§ TASK STATEMENT:
When you reach the line containing "Alonzo Borja's medal collection" in the data below, begin returning lines exactly as written, and stop once the line containing "Finale penaltybokaal en" has been returned.

§ SOURCE RECORDS:

● ● ● ● ● ● ●

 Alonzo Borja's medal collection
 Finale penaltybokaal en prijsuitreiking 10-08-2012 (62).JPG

● ● ● ● ● ● ●

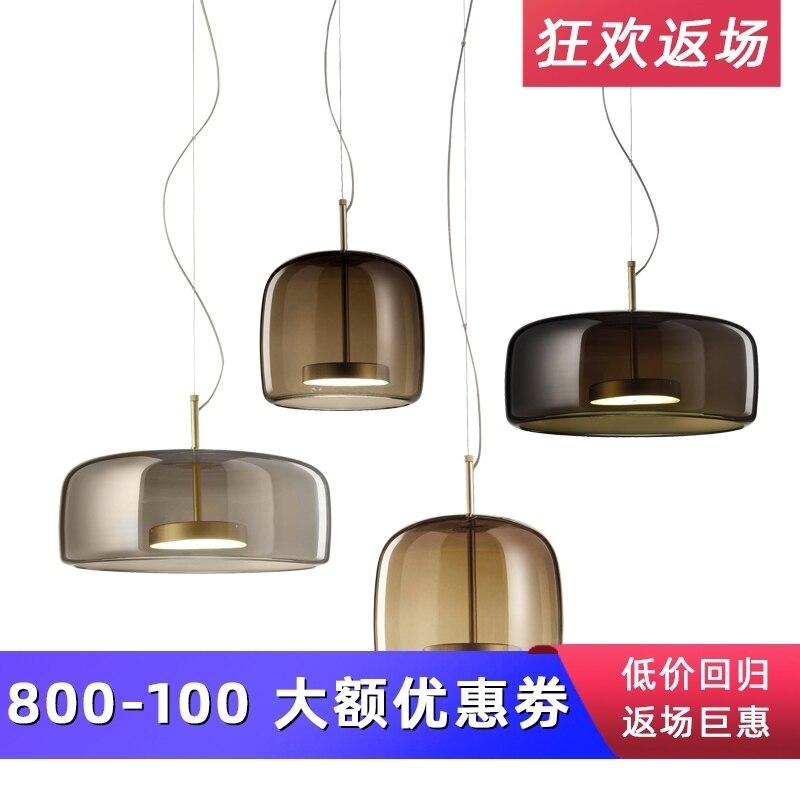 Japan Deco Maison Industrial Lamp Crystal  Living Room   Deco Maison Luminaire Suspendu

● ● ● ● ● ● ●

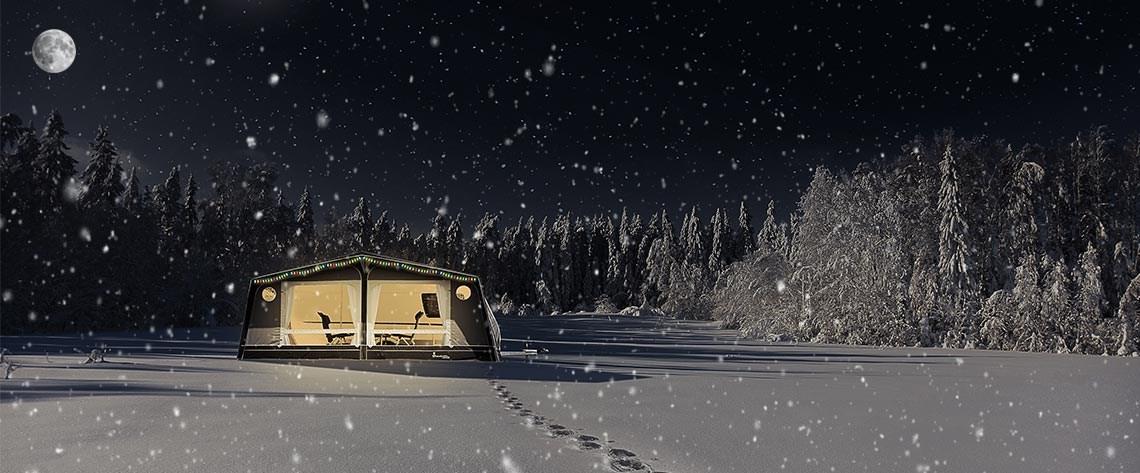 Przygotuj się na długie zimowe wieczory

● ● ● ● ● ● ●

§ SOLUTION FOR THIS EXERCISE:
 Alonzo Borja's medal collection
 Finale penaltybokaal en prijsuitreiking 10-08-2012 (62).JPG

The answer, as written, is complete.